» **PROVIDED MATERIAL**
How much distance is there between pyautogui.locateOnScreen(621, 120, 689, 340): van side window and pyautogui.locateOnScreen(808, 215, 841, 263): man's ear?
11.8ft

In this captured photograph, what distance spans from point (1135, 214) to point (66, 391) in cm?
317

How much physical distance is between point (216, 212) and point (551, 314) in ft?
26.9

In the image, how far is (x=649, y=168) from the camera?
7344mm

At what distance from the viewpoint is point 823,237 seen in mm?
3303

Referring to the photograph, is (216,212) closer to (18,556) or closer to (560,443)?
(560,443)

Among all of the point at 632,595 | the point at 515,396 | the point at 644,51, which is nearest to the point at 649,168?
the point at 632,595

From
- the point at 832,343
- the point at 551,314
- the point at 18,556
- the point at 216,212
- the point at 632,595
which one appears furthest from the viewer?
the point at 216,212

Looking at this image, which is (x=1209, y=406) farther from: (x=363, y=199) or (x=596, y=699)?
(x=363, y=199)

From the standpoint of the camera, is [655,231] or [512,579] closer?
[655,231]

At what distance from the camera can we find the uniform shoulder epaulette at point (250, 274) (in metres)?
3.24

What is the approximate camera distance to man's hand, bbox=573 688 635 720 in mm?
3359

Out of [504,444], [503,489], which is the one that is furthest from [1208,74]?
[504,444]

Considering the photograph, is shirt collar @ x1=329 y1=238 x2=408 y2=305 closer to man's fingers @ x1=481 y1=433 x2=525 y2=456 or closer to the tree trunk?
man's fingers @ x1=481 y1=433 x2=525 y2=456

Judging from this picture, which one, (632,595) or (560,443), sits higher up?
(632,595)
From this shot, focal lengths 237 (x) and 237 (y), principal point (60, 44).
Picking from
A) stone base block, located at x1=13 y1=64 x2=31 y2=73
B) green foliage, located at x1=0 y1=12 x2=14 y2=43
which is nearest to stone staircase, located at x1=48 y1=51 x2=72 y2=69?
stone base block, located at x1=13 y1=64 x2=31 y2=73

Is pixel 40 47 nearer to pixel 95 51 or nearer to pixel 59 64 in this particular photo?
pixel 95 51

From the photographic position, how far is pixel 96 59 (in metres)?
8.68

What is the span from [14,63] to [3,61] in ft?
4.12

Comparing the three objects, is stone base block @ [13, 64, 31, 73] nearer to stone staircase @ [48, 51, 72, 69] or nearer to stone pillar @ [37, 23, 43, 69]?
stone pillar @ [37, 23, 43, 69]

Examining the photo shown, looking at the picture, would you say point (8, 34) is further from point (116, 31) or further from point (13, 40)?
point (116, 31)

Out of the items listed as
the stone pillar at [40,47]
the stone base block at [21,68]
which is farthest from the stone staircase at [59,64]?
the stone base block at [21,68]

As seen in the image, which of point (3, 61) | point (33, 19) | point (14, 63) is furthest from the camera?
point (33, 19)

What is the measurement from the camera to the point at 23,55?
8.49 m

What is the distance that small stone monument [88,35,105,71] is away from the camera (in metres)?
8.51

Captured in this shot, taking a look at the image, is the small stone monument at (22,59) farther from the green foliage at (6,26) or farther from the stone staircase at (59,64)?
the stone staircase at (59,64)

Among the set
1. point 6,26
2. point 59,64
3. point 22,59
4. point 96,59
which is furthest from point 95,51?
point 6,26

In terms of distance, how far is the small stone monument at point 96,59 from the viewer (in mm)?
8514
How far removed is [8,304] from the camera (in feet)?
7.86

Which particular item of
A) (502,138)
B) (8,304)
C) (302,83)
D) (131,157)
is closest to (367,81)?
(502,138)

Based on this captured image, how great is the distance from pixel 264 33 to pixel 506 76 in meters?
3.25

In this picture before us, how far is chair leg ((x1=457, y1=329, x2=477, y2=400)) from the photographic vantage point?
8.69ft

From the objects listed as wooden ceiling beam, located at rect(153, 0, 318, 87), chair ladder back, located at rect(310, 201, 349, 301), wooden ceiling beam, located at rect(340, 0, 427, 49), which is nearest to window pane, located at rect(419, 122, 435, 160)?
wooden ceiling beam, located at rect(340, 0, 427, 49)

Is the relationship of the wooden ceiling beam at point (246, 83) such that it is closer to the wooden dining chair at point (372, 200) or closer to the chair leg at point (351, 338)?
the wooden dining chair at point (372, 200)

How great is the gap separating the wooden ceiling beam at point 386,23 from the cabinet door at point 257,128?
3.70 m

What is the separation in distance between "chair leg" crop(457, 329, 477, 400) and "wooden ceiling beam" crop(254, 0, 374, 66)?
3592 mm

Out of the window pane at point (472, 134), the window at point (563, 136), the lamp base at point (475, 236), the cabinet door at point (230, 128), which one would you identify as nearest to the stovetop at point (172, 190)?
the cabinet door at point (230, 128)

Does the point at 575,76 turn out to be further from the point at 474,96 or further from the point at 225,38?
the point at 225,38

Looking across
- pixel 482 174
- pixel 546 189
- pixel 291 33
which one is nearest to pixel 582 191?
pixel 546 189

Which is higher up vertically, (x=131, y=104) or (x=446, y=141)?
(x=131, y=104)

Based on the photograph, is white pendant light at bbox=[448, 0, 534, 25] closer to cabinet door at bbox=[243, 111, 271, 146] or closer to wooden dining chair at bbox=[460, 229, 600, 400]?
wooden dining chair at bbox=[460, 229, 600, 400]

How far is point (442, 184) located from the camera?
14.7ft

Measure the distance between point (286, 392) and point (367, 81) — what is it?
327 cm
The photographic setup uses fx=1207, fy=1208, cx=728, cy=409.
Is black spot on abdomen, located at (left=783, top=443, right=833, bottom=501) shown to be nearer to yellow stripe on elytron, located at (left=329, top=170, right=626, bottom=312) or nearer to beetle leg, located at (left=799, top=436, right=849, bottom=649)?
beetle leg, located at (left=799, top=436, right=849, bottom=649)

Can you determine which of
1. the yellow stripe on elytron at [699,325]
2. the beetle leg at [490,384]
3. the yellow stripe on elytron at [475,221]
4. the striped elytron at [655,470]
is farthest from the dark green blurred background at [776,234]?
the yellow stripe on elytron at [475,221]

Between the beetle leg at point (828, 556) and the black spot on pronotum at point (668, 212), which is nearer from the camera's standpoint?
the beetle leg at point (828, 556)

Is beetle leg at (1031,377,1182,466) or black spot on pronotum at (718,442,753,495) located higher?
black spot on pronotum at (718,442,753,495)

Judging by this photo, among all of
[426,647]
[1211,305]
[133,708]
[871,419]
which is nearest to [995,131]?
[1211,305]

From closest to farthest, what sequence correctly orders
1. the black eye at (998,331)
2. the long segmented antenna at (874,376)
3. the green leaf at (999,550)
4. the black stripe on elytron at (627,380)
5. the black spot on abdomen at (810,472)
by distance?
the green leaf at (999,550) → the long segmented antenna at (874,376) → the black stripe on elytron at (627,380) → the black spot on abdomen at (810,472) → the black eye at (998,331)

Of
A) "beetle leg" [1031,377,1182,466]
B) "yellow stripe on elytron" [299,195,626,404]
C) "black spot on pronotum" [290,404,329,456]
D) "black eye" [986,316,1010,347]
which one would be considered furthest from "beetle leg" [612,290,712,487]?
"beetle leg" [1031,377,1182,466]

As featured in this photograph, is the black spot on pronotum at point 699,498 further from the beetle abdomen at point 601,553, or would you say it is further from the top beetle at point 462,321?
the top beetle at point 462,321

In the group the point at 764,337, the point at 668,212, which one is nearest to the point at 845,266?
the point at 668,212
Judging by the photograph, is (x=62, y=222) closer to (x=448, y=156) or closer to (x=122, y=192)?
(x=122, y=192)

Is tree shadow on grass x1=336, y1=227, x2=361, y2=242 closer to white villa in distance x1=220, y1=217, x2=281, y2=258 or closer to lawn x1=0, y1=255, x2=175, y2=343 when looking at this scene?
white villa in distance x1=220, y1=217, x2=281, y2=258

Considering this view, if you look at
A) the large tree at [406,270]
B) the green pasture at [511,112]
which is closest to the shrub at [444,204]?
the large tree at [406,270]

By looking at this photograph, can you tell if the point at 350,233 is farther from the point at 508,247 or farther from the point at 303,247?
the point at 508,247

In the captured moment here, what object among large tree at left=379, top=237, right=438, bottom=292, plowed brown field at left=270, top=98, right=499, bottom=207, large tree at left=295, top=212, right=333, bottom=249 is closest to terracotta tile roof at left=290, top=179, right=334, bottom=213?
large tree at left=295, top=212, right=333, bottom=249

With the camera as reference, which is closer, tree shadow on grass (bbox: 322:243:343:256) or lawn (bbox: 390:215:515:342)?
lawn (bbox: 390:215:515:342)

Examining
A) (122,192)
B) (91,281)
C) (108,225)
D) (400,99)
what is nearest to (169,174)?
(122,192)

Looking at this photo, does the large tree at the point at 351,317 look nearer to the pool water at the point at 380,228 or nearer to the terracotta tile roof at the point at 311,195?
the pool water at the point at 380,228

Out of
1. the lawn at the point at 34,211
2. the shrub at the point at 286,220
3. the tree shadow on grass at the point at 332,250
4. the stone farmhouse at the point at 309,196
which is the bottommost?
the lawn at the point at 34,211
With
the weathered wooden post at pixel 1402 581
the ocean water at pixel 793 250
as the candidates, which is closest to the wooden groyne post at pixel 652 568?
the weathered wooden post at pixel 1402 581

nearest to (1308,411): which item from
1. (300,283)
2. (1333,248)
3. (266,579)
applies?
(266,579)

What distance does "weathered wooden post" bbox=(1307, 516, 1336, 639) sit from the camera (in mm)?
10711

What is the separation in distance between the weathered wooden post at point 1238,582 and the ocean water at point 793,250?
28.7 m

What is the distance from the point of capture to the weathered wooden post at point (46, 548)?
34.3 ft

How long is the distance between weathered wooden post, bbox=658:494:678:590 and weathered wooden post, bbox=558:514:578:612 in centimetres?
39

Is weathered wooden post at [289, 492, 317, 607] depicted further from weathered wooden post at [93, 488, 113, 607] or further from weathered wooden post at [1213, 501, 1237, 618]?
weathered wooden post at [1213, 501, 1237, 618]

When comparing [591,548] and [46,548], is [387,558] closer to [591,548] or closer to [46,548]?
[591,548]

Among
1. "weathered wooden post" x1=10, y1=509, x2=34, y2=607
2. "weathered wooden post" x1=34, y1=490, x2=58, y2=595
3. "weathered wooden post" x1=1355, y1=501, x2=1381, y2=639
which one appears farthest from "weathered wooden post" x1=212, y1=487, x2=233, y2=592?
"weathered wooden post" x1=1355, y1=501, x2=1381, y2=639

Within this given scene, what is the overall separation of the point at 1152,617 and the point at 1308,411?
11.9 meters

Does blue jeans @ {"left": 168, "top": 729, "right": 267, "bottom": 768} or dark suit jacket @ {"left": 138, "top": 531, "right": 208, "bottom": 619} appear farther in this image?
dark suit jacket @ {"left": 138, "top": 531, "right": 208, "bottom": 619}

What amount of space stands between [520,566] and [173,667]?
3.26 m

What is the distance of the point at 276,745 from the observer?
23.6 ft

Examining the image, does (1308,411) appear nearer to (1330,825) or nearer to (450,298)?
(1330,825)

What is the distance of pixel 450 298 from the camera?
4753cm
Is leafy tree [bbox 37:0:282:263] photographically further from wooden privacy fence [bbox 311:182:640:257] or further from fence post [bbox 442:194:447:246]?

» **WHAT TO DO**
Copy out everything from the row containing "Examining the image, does" down to the last of the rows, changing "camera" to "viewer" and keeping everything else the same.

» **THE RESULT**
Examining the image, does (1308,411) appear nearer to (1330,825) or nearer to (450,298)?
(1330,825)

What is the distance of pixel 450 298 from the viewer?
4753cm
Is leafy tree [bbox 37:0:282:263] photographically further from wooden privacy fence [bbox 311:182:640:257] or further from fence post [bbox 442:194:447:246]?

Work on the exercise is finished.